### Document segment

⟨

How do PSA, ghost-ad and conversion-lift tests work on Google, Meta and TikTok?

PSA, ghost-ad and platform conversion-lift tests all build an ad-free control at the user level: the platform randomly holds back a slice of your eligible audience, shows them either nothing, a neutral public-service ad, or a ghost placeholder, then compares conversions between the held-back cell and the exposed cell to report the incremental lift. They are the lowest-effort entry point into causal measurement because the network does the randomisation and the bookkeeping for you — the catch is that the network grading itself is the channel under test.

The designs differ in one important detail: what the control group sees. In a pure holdout the control is simply suppressed and shown no ad at all. In a PSA test the control sees an unrelated public-service ad, which holds advertising pressure constant so you isolate the effect of your message rather than the effect of merely being targeted. In a ghost-ad test the platform logs the users who would have seen your ad in an auction it deliberately lets a competitor win, giving a clean counterfactual without burning impressions on a charity spot. Each design answers the same question — what did my ad cause above the baseline? — and each is offered, under various names, by the large ad networks. Google, Meta and TikTok all run managed conversion-lift studies on top of their app-campaign products; Google's sits alongside App Campaigns, and Meta's lives inside its Advantage+ measurement suite.

This is also the cleanest way to see why last-click attribution flatters the self-attributing networks (SANs). A SAN both serves the ad and reports the conversion, claiming any install where its own click or view appears in the path — a model that structurally double-counts when the same user is reachable on several networks, and that overcredits view-through conversions which may never have driven anything. A conversion-lift test cuts straight through that self-report: it ignores who claimed the click and measures only whether the exposed cell converted more than the held-back cell. In our portfolio, the gap between a SAN's self-attributed installs and its lift-measured incremental installs is routinely the single most expensive number a client has never looked at.

The honest limitation is the conflict of interest. When the platform designs the test, defines the audience, runs the split and reports the result, it controls every lever that could flatter the outcome — so a lift study run entirely inside one walled garden is a useful signal, not a verdict. We treat platform lift tests as the fast first read and reserve geo holdouts, which we control end to end, for the high-stakes channels where being wrong is most expensive.

⟩

### Stored data
⟨

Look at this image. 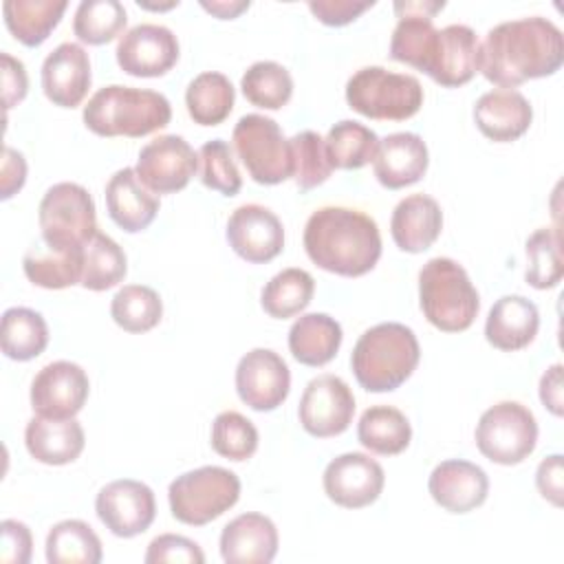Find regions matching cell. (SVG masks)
Returning a JSON list of instances; mask_svg holds the SVG:
<instances>
[{
    "label": "cell",
    "instance_id": "41",
    "mask_svg": "<svg viewBox=\"0 0 564 564\" xmlns=\"http://www.w3.org/2000/svg\"><path fill=\"white\" fill-rule=\"evenodd\" d=\"M240 88L247 101H251L253 106L278 110L286 106V101L293 95V77L282 64L271 59H260L245 70L240 79Z\"/></svg>",
    "mask_w": 564,
    "mask_h": 564
},
{
    "label": "cell",
    "instance_id": "16",
    "mask_svg": "<svg viewBox=\"0 0 564 564\" xmlns=\"http://www.w3.org/2000/svg\"><path fill=\"white\" fill-rule=\"evenodd\" d=\"M117 64L134 77L165 75L178 59V40L172 29L141 22L128 29L117 42Z\"/></svg>",
    "mask_w": 564,
    "mask_h": 564
},
{
    "label": "cell",
    "instance_id": "19",
    "mask_svg": "<svg viewBox=\"0 0 564 564\" xmlns=\"http://www.w3.org/2000/svg\"><path fill=\"white\" fill-rule=\"evenodd\" d=\"M430 496L449 513H467L480 507L489 494V478L482 467L452 458L438 463L427 480Z\"/></svg>",
    "mask_w": 564,
    "mask_h": 564
},
{
    "label": "cell",
    "instance_id": "52",
    "mask_svg": "<svg viewBox=\"0 0 564 564\" xmlns=\"http://www.w3.org/2000/svg\"><path fill=\"white\" fill-rule=\"evenodd\" d=\"M26 181V161L22 152H18L11 145H4L2 150V189L0 198L7 200L11 198Z\"/></svg>",
    "mask_w": 564,
    "mask_h": 564
},
{
    "label": "cell",
    "instance_id": "50",
    "mask_svg": "<svg viewBox=\"0 0 564 564\" xmlns=\"http://www.w3.org/2000/svg\"><path fill=\"white\" fill-rule=\"evenodd\" d=\"M0 59H2V101H4V108H11L26 97L29 77H26L24 64L18 57L2 51Z\"/></svg>",
    "mask_w": 564,
    "mask_h": 564
},
{
    "label": "cell",
    "instance_id": "10",
    "mask_svg": "<svg viewBox=\"0 0 564 564\" xmlns=\"http://www.w3.org/2000/svg\"><path fill=\"white\" fill-rule=\"evenodd\" d=\"M474 436L480 454L491 463L518 465L535 449L538 421L527 405L500 401L480 414Z\"/></svg>",
    "mask_w": 564,
    "mask_h": 564
},
{
    "label": "cell",
    "instance_id": "48",
    "mask_svg": "<svg viewBox=\"0 0 564 564\" xmlns=\"http://www.w3.org/2000/svg\"><path fill=\"white\" fill-rule=\"evenodd\" d=\"M2 549H0V562L4 564H26L31 560L33 551V538L24 522L18 520H2Z\"/></svg>",
    "mask_w": 564,
    "mask_h": 564
},
{
    "label": "cell",
    "instance_id": "27",
    "mask_svg": "<svg viewBox=\"0 0 564 564\" xmlns=\"http://www.w3.org/2000/svg\"><path fill=\"white\" fill-rule=\"evenodd\" d=\"M540 328L538 306L522 295H502L489 308L485 337L498 350H520L529 346Z\"/></svg>",
    "mask_w": 564,
    "mask_h": 564
},
{
    "label": "cell",
    "instance_id": "1",
    "mask_svg": "<svg viewBox=\"0 0 564 564\" xmlns=\"http://www.w3.org/2000/svg\"><path fill=\"white\" fill-rule=\"evenodd\" d=\"M562 62L564 35L553 20L540 15L496 24L478 51V70L502 88L553 75Z\"/></svg>",
    "mask_w": 564,
    "mask_h": 564
},
{
    "label": "cell",
    "instance_id": "33",
    "mask_svg": "<svg viewBox=\"0 0 564 564\" xmlns=\"http://www.w3.org/2000/svg\"><path fill=\"white\" fill-rule=\"evenodd\" d=\"M48 344V326L44 317L26 306H11L0 319V346L9 359L29 361Z\"/></svg>",
    "mask_w": 564,
    "mask_h": 564
},
{
    "label": "cell",
    "instance_id": "8",
    "mask_svg": "<svg viewBox=\"0 0 564 564\" xmlns=\"http://www.w3.org/2000/svg\"><path fill=\"white\" fill-rule=\"evenodd\" d=\"M42 242L55 249L86 247L97 234L95 200L79 183H55L40 200Z\"/></svg>",
    "mask_w": 564,
    "mask_h": 564
},
{
    "label": "cell",
    "instance_id": "25",
    "mask_svg": "<svg viewBox=\"0 0 564 564\" xmlns=\"http://www.w3.org/2000/svg\"><path fill=\"white\" fill-rule=\"evenodd\" d=\"M478 37L467 24H447L438 29V44L430 66V77L447 88L467 84L478 70Z\"/></svg>",
    "mask_w": 564,
    "mask_h": 564
},
{
    "label": "cell",
    "instance_id": "44",
    "mask_svg": "<svg viewBox=\"0 0 564 564\" xmlns=\"http://www.w3.org/2000/svg\"><path fill=\"white\" fill-rule=\"evenodd\" d=\"M289 141L293 154V178L297 187L306 192L322 185L333 172L324 139L313 130H302Z\"/></svg>",
    "mask_w": 564,
    "mask_h": 564
},
{
    "label": "cell",
    "instance_id": "3",
    "mask_svg": "<svg viewBox=\"0 0 564 564\" xmlns=\"http://www.w3.org/2000/svg\"><path fill=\"white\" fill-rule=\"evenodd\" d=\"M419 357V339L410 326L381 322L361 333L352 348L350 366L364 390L390 392L414 372Z\"/></svg>",
    "mask_w": 564,
    "mask_h": 564
},
{
    "label": "cell",
    "instance_id": "29",
    "mask_svg": "<svg viewBox=\"0 0 564 564\" xmlns=\"http://www.w3.org/2000/svg\"><path fill=\"white\" fill-rule=\"evenodd\" d=\"M341 346V326L326 313L300 315L289 328V350L304 366L328 364Z\"/></svg>",
    "mask_w": 564,
    "mask_h": 564
},
{
    "label": "cell",
    "instance_id": "38",
    "mask_svg": "<svg viewBox=\"0 0 564 564\" xmlns=\"http://www.w3.org/2000/svg\"><path fill=\"white\" fill-rule=\"evenodd\" d=\"M315 293V280L308 271L289 267L275 273L262 289L260 304L275 319H286L304 311Z\"/></svg>",
    "mask_w": 564,
    "mask_h": 564
},
{
    "label": "cell",
    "instance_id": "15",
    "mask_svg": "<svg viewBox=\"0 0 564 564\" xmlns=\"http://www.w3.org/2000/svg\"><path fill=\"white\" fill-rule=\"evenodd\" d=\"M291 372L286 361L271 348H253L236 366L238 397L258 412H271L286 399Z\"/></svg>",
    "mask_w": 564,
    "mask_h": 564
},
{
    "label": "cell",
    "instance_id": "14",
    "mask_svg": "<svg viewBox=\"0 0 564 564\" xmlns=\"http://www.w3.org/2000/svg\"><path fill=\"white\" fill-rule=\"evenodd\" d=\"M88 375L82 366L59 359L46 364L31 383V408L46 419H75L88 399Z\"/></svg>",
    "mask_w": 564,
    "mask_h": 564
},
{
    "label": "cell",
    "instance_id": "13",
    "mask_svg": "<svg viewBox=\"0 0 564 564\" xmlns=\"http://www.w3.org/2000/svg\"><path fill=\"white\" fill-rule=\"evenodd\" d=\"M95 511L106 529L117 538H134L150 529L156 516L152 489L132 478L104 485L95 498Z\"/></svg>",
    "mask_w": 564,
    "mask_h": 564
},
{
    "label": "cell",
    "instance_id": "55",
    "mask_svg": "<svg viewBox=\"0 0 564 564\" xmlns=\"http://www.w3.org/2000/svg\"><path fill=\"white\" fill-rule=\"evenodd\" d=\"M249 0H200V7L220 20H231L240 15L245 9H249Z\"/></svg>",
    "mask_w": 564,
    "mask_h": 564
},
{
    "label": "cell",
    "instance_id": "9",
    "mask_svg": "<svg viewBox=\"0 0 564 564\" xmlns=\"http://www.w3.org/2000/svg\"><path fill=\"white\" fill-rule=\"evenodd\" d=\"M234 150L249 176L262 185H275L293 176L291 141L282 128L264 115H245L231 132Z\"/></svg>",
    "mask_w": 564,
    "mask_h": 564
},
{
    "label": "cell",
    "instance_id": "43",
    "mask_svg": "<svg viewBox=\"0 0 564 564\" xmlns=\"http://www.w3.org/2000/svg\"><path fill=\"white\" fill-rule=\"evenodd\" d=\"M527 282L533 289H551L562 280V247L560 234L551 227H540L527 238Z\"/></svg>",
    "mask_w": 564,
    "mask_h": 564
},
{
    "label": "cell",
    "instance_id": "35",
    "mask_svg": "<svg viewBox=\"0 0 564 564\" xmlns=\"http://www.w3.org/2000/svg\"><path fill=\"white\" fill-rule=\"evenodd\" d=\"M101 540L84 520H62L46 535L48 564H99Z\"/></svg>",
    "mask_w": 564,
    "mask_h": 564
},
{
    "label": "cell",
    "instance_id": "17",
    "mask_svg": "<svg viewBox=\"0 0 564 564\" xmlns=\"http://www.w3.org/2000/svg\"><path fill=\"white\" fill-rule=\"evenodd\" d=\"M326 496L346 509H361L372 505L383 491V467L361 452H346L333 458L324 469Z\"/></svg>",
    "mask_w": 564,
    "mask_h": 564
},
{
    "label": "cell",
    "instance_id": "56",
    "mask_svg": "<svg viewBox=\"0 0 564 564\" xmlns=\"http://www.w3.org/2000/svg\"><path fill=\"white\" fill-rule=\"evenodd\" d=\"M178 2L176 0H172L170 4H152V2H141L139 0V7H143V9H172V7H176Z\"/></svg>",
    "mask_w": 564,
    "mask_h": 564
},
{
    "label": "cell",
    "instance_id": "2",
    "mask_svg": "<svg viewBox=\"0 0 564 564\" xmlns=\"http://www.w3.org/2000/svg\"><path fill=\"white\" fill-rule=\"evenodd\" d=\"M306 256L324 271L357 278L381 256V234L368 214L352 207H319L304 225Z\"/></svg>",
    "mask_w": 564,
    "mask_h": 564
},
{
    "label": "cell",
    "instance_id": "40",
    "mask_svg": "<svg viewBox=\"0 0 564 564\" xmlns=\"http://www.w3.org/2000/svg\"><path fill=\"white\" fill-rule=\"evenodd\" d=\"M110 315L123 330L145 333L161 322L163 302L152 286L126 284L115 293L110 302Z\"/></svg>",
    "mask_w": 564,
    "mask_h": 564
},
{
    "label": "cell",
    "instance_id": "53",
    "mask_svg": "<svg viewBox=\"0 0 564 564\" xmlns=\"http://www.w3.org/2000/svg\"><path fill=\"white\" fill-rule=\"evenodd\" d=\"M540 399L555 414L562 416V364H553L540 379Z\"/></svg>",
    "mask_w": 564,
    "mask_h": 564
},
{
    "label": "cell",
    "instance_id": "20",
    "mask_svg": "<svg viewBox=\"0 0 564 564\" xmlns=\"http://www.w3.org/2000/svg\"><path fill=\"white\" fill-rule=\"evenodd\" d=\"M90 79L88 53L75 42H62L44 57L42 88L55 106H79L90 88Z\"/></svg>",
    "mask_w": 564,
    "mask_h": 564
},
{
    "label": "cell",
    "instance_id": "24",
    "mask_svg": "<svg viewBox=\"0 0 564 564\" xmlns=\"http://www.w3.org/2000/svg\"><path fill=\"white\" fill-rule=\"evenodd\" d=\"M443 229V212L436 198L427 194H410L401 198L390 218L394 245L408 253L430 249Z\"/></svg>",
    "mask_w": 564,
    "mask_h": 564
},
{
    "label": "cell",
    "instance_id": "45",
    "mask_svg": "<svg viewBox=\"0 0 564 564\" xmlns=\"http://www.w3.org/2000/svg\"><path fill=\"white\" fill-rule=\"evenodd\" d=\"M212 447L229 460H247L258 449V430L240 412L225 410L212 423Z\"/></svg>",
    "mask_w": 564,
    "mask_h": 564
},
{
    "label": "cell",
    "instance_id": "7",
    "mask_svg": "<svg viewBox=\"0 0 564 564\" xmlns=\"http://www.w3.org/2000/svg\"><path fill=\"white\" fill-rule=\"evenodd\" d=\"M240 498V478L218 465H205L176 476L170 482L167 500L172 516L189 527H203L227 509H231Z\"/></svg>",
    "mask_w": 564,
    "mask_h": 564
},
{
    "label": "cell",
    "instance_id": "31",
    "mask_svg": "<svg viewBox=\"0 0 564 564\" xmlns=\"http://www.w3.org/2000/svg\"><path fill=\"white\" fill-rule=\"evenodd\" d=\"M359 443L381 456L401 454L412 438L408 416L392 405H372L364 410L357 423Z\"/></svg>",
    "mask_w": 564,
    "mask_h": 564
},
{
    "label": "cell",
    "instance_id": "34",
    "mask_svg": "<svg viewBox=\"0 0 564 564\" xmlns=\"http://www.w3.org/2000/svg\"><path fill=\"white\" fill-rule=\"evenodd\" d=\"M236 90L231 82L216 70L196 75L185 90V106L189 117L200 126L223 123L234 108Z\"/></svg>",
    "mask_w": 564,
    "mask_h": 564
},
{
    "label": "cell",
    "instance_id": "26",
    "mask_svg": "<svg viewBox=\"0 0 564 564\" xmlns=\"http://www.w3.org/2000/svg\"><path fill=\"white\" fill-rule=\"evenodd\" d=\"M106 207L123 231L137 234L154 220L159 198L141 183L134 167H121L106 183Z\"/></svg>",
    "mask_w": 564,
    "mask_h": 564
},
{
    "label": "cell",
    "instance_id": "39",
    "mask_svg": "<svg viewBox=\"0 0 564 564\" xmlns=\"http://www.w3.org/2000/svg\"><path fill=\"white\" fill-rule=\"evenodd\" d=\"M128 260L123 249L106 234L97 231L84 247L82 286L88 291H106L126 278Z\"/></svg>",
    "mask_w": 564,
    "mask_h": 564
},
{
    "label": "cell",
    "instance_id": "30",
    "mask_svg": "<svg viewBox=\"0 0 564 564\" xmlns=\"http://www.w3.org/2000/svg\"><path fill=\"white\" fill-rule=\"evenodd\" d=\"M24 275L42 289H66L82 282L84 247L55 249L48 245H33L22 258Z\"/></svg>",
    "mask_w": 564,
    "mask_h": 564
},
{
    "label": "cell",
    "instance_id": "23",
    "mask_svg": "<svg viewBox=\"0 0 564 564\" xmlns=\"http://www.w3.org/2000/svg\"><path fill=\"white\" fill-rule=\"evenodd\" d=\"M427 163V145L419 134L392 132L379 141L372 170L383 187L399 189L421 181Z\"/></svg>",
    "mask_w": 564,
    "mask_h": 564
},
{
    "label": "cell",
    "instance_id": "51",
    "mask_svg": "<svg viewBox=\"0 0 564 564\" xmlns=\"http://www.w3.org/2000/svg\"><path fill=\"white\" fill-rule=\"evenodd\" d=\"M562 454L546 456L535 471L538 491L555 507H562Z\"/></svg>",
    "mask_w": 564,
    "mask_h": 564
},
{
    "label": "cell",
    "instance_id": "47",
    "mask_svg": "<svg viewBox=\"0 0 564 564\" xmlns=\"http://www.w3.org/2000/svg\"><path fill=\"white\" fill-rule=\"evenodd\" d=\"M145 564H203L205 562V553L200 551V546L185 538V535H176V533H161L156 535L145 551Z\"/></svg>",
    "mask_w": 564,
    "mask_h": 564
},
{
    "label": "cell",
    "instance_id": "28",
    "mask_svg": "<svg viewBox=\"0 0 564 564\" xmlns=\"http://www.w3.org/2000/svg\"><path fill=\"white\" fill-rule=\"evenodd\" d=\"M29 454L44 465L73 463L86 443L84 427L75 419L33 416L24 430Z\"/></svg>",
    "mask_w": 564,
    "mask_h": 564
},
{
    "label": "cell",
    "instance_id": "46",
    "mask_svg": "<svg viewBox=\"0 0 564 564\" xmlns=\"http://www.w3.org/2000/svg\"><path fill=\"white\" fill-rule=\"evenodd\" d=\"M200 181L205 187L220 192L223 196H234L242 187V176L234 161L231 148L223 139H212L198 150Z\"/></svg>",
    "mask_w": 564,
    "mask_h": 564
},
{
    "label": "cell",
    "instance_id": "22",
    "mask_svg": "<svg viewBox=\"0 0 564 564\" xmlns=\"http://www.w3.org/2000/svg\"><path fill=\"white\" fill-rule=\"evenodd\" d=\"M474 121L487 139L507 143L529 130L533 108L522 93L513 88H494L478 97L474 106Z\"/></svg>",
    "mask_w": 564,
    "mask_h": 564
},
{
    "label": "cell",
    "instance_id": "49",
    "mask_svg": "<svg viewBox=\"0 0 564 564\" xmlns=\"http://www.w3.org/2000/svg\"><path fill=\"white\" fill-rule=\"evenodd\" d=\"M372 4V0H311L308 9L324 24L344 26L357 20Z\"/></svg>",
    "mask_w": 564,
    "mask_h": 564
},
{
    "label": "cell",
    "instance_id": "32",
    "mask_svg": "<svg viewBox=\"0 0 564 564\" xmlns=\"http://www.w3.org/2000/svg\"><path fill=\"white\" fill-rule=\"evenodd\" d=\"M66 0H4L7 29L26 46H40L59 24Z\"/></svg>",
    "mask_w": 564,
    "mask_h": 564
},
{
    "label": "cell",
    "instance_id": "12",
    "mask_svg": "<svg viewBox=\"0 0 564 564\" xmlns=\"http://www.w3.org/2000/svg\"><path fill=\"white\" fill-rule=\"evenodd\" d=\"M198 170V152L178 134H161L145 143L137 159V176L152 194L183 189Z\"/></svg>",
    "mask_w": 564,
    "mask_h": 564
},
{
    "label": "cell",
    "instance_id": "4",
    "mask_svg": "<svg viewBox=\"0 0 564 564\" xmlns=\"http://www.w3.org/2000/svg\"><path fill=\"white\" fill-rule=\"evenodd\" d=\"M172 106L163 93L110 84L84 106V123L99 137H143L165 128Z\"/></svg>",
    "mask_w": 564,
    "mask_h": 564
},
{
    "label": "cell",
    "instance_id": "11",
    "mask_svg": "<svg viewBox=\"0 0 564 564\" xmlns=\"http://www.w3.org/2000/svg\"><path fill=\"white\" fill-rule=\"evenodd\" d=\"M300 423L317 438L341 434L355 414V397L348 383L337 375H317L311 379L300 399Z\"/></svg>",
    "mask_w": 564,
    "mask_h": 564
},
{
    "label": "cell",
    "instance_id": "36",
    "mask_svg": "<svg viewBox=\"0 0 564 564\" xmlns=\"http://www.w3.org/2000/svg\"><path fill=\"white\" fill-rule=\"evenodd\" d=\"M438 44V29L425 15H399L390 40V57L423 73L430 70Z\"/></svg>",
    "mask_w": 564,
    "mask_h": 564
},
{
    "label": "cell",
    "instance_id": "21",
    "mask_svg": "<svg viewBox=\"0 0 564 564\" xmlns=\"http://www.w3.org/2000/svg\"><path fill=\"white\" fill-rule=\"evenodd\" d=\"M278 553V529L262 513H240L223 527L220 557L227 564H269Z\"/></svg>",
    "mask_w": 564,
    "mask_h": 564
},
{
    "label": "cell",
    "instance_id": "6",
    "mask_svg": "<svg viewBox=\"0 0 564 564\" xmlns=\"http://www.w3.org/2000/svg\"><path fill=\"white\" fill-rule=\"evenodd\" d=\"M346 101L368 119L403 121L423 106V86L414 75L364 66L346 82Z\"/></svg>",
    "mask_w": 564,
    "mask_h": 564
},
{
    "label": "cell",
    "instance_id": "37",
    "mask_svg": "<svg viewBox=\"0 0 564 564\" xmlns=\"http://www.w3.org/2000/svg\"><path fill=\"white\" fill-rule=\"evenodd\" d=\"M324 143L333 167L357 170L375 159L379 137L375 130L359 121L341 119L328 130Z\"/></svg>",
    "mask_w": 564,
    "mask_h": 564
},
{
    "label": "cell",
    "instance_id": "54",
    "mask_svg": "<svg viewBox=\"0 0 564 564\" xmlns=\"http://www.w3.org/2000/svg\"><path fill=\"white\" fill-rule=\"evenodd\" d=\"M443 7H445L443 0L441 2L438 0H397L394 2L397 15H425V18H432Z\"/></svg>",
    "mask_w": 564,
    "mask_h": 564
},
{
    "label": "cell",
    "instance_id": "42",
    "mask_svg": "<svg viewBox=\"0 0 564 564\" xmlns=\"http://www.w3.org/2000/svg\"><path fill=\"white\" fill-rule=\"evenodd\" d=\"M128 22L126 7L119 0H82L75 9L73 31L86 44H106L115 40Z\"/></svg>",
    "mask_w": 564,
    "mask_h": 564
},
{
    "label": "cell",
    "instance_id": "18",
    "mask_svg": "<svg viewBox=\"0 0 564 564\" xmlns=\"http://www.w3.org/2000/svg\"><path fill=\"white\" fill-rule=\"evenodd\" d=\"M227 242L247 262L273 260L284 247V227L264 205L247 203L231 212L227 220Z\"/></svg>",
    "mask_w": 564,
    "mask_h": 564
},
{
    "label": "cell",
    "instance_id": "5",
    "mask_svg": "<svg viewBox=\"0 0 564 564\" xmlns=\"http://www.w3.org/2000/svg\"><path fill=\"white\" fill-rule=\"evenodd\" d=\"M419 302L432 326L445 333L469 328L478 315L480 297L467 271L452 258H430L419 271Z\"/></svg>",
    "mask_w": 564,
    "mask_h": 564
}]
</instances>
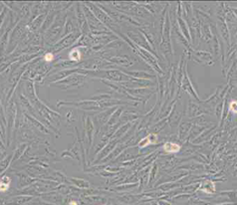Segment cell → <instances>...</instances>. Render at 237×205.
<instances>
[{
  "mask_svg": "<svg viewBox=\"0 0 237 205\" xmlns=\"http://www.w3.org/2000/svg\"><path fill=\"white\" fill-rule=\"evenodd\" d=\"M164 151L169 153H178V151L180 150V146L177 144H174V142H166V144L164 146Z\"/></svg>",
  "mask_w": 237,
  "mask_h": 205,
  "instance_id": "obj_1",
  "label": "cell"
},
{
  "mask_svg": "<svg viewBox=\"0 0 237 205\" xmlns=\"http://www.w3.org/2000/svg\"><path fill=\"white\" fill-rule=\"evenodd\" d=\"M157 141V137L155 135H148V137H145L143 139L141 140L139 147H146L150 144H155Z\"/></svg>",
  "mask_w": 237,
  "mask_h": 205,
  "instance_id": "obj_2",
  "label": "cell"
},
{
  "mask_svg": "<svg viewBox=\"0 0 237 205\" xmlns=\"http://www.w3.org/2000/svg\"><path fill=\"white\" fill-rule=\"evenodd\" d=\"M69 58L72 61H79L81 59V52L78 49H73L69 54Z\"/></svg>",
  "mask_w": 237,
  "mask_h": 205,
  "instance_id": "obj_3",
  "label": "cell"
},
{
  "mask_svg": "<svg viewBox=\"0 0 237 205\" xmlns=\"http://www.w3.org/2000/svg\"><path fill=\"white\" fill-rule=\"evenodd\" d=\"M9 184H10V178L7 176H4L1 180V183H0V188H1L2 192H4L5 190L8 189Z\"/></svg>",
  "mask_w": 237,
  "mask_h": 205,
  "instance_id": "obj_4",
  "label": "cell"
},
{
  "mask_svg": "<svg viewBox=\"0 0 237 205\" xmlns=\"http://www.w3.org/2000/svg\"><path fill=\"white\" fill-rule=\"evenodd\" d=\"M229 110L233 114H237V101H232L229 105Z\"/></svg>",
  "mask_w": 237,
  "mask_h": 205,
  "instance_id": "obj_5",
  "label": "cell"
},
{
  "mask_svg": "<svg viewBox=\"0 0 237 205\" xmlns=\"http://www.w3.org/2000/svg\"><path fill=\"white\" fill-rule=\"evenodd\" d=\"M44 60H45L46 62H52L53 60H54V55H53L52 53H47V54L44 56Z\"/></svg>",
  "mask_w": 237,
  "mask_h": 205,
  "instance_id": "obj_6",
  "label": "cell"
},
{
  "mask_svg": "<svg viewBox=\"0 0 237 205\" xmlns=\"http://www.w3.org/2000/svg\"><path fill=\"white\" fill-rule=\"evenodd\" d=\"M69 205H77V202L76 201H71L69 203Z\"/></svg>",
  "mask_w": 237,
  "mask_h": 205,
  "instance_id": "obj_7",
  "label": "cell"
}]
</instances>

⟩

### Given request
According to the text on ad lift testing, what does the control group see in a PSA test? This material was drawn from a different source than the text.

### Result of this task
An unrelated public-service ad.